This configuration file would automagically make DatabaseName.SpeakerDiarization.ProtocolName protocol available:

from pyannote.database import get_protocol
protocol = get_protocol('DatabaseName.SpeakerDiarization.ProtocolName')

All of uris, annotated and annotation are optional but at least one of them must be provided

  • uris links to a text file containing one line per (train/dev/test) file;
  • annotated links to an evaluation map file in UEM format;
  • annotation links to an annotation file in RTTM format.

Though they are optional, some tasks are not possible without some of these files. For instance, it would not be possible to train a speech activity detection model with pyannote-audio if the annotation file is not provided.

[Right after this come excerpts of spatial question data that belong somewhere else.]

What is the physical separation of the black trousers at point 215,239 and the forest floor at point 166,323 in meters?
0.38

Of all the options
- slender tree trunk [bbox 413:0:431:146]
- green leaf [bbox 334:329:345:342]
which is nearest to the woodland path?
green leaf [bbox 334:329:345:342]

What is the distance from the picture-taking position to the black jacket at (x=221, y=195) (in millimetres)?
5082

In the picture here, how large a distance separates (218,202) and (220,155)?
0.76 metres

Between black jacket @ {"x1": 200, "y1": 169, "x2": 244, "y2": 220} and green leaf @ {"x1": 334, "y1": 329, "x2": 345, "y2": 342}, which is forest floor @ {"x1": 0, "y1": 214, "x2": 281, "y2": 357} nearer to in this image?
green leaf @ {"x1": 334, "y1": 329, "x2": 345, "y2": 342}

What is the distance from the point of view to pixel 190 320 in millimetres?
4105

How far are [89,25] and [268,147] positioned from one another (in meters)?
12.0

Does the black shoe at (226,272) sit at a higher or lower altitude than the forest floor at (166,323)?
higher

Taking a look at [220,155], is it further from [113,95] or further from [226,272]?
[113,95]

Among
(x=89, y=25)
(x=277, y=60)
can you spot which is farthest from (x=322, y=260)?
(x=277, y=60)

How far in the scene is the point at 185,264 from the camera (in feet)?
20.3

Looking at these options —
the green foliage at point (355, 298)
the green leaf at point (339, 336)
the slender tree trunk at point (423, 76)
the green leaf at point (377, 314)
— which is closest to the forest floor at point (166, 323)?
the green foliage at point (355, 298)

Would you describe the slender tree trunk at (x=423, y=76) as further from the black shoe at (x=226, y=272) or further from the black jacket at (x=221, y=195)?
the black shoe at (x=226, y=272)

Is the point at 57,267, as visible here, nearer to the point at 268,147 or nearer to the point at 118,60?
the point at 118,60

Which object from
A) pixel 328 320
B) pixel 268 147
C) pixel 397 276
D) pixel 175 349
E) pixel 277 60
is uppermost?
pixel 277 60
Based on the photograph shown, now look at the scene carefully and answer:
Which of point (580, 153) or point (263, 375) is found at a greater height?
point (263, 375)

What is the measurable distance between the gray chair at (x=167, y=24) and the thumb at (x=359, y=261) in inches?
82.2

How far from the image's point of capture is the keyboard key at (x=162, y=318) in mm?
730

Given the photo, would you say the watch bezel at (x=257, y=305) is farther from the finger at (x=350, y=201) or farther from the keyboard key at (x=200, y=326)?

When two or more are provided and disagree on the list of files, uris will be prefered over annotated, which will be prefered over annotation.

Domain

One can also add a domain key linking to a text file mapping each file to its domain:

file1 domain-of-file-1
file2 domain-of-file-2
file3 domain-of-file-3

This will end up in the domain key of the current_file dictionary.

pyannote.database plugins

More more complex protocols (or if you want to allow other researchers to use your protocols easily), you can create (and share) your own pyannote.database plugin.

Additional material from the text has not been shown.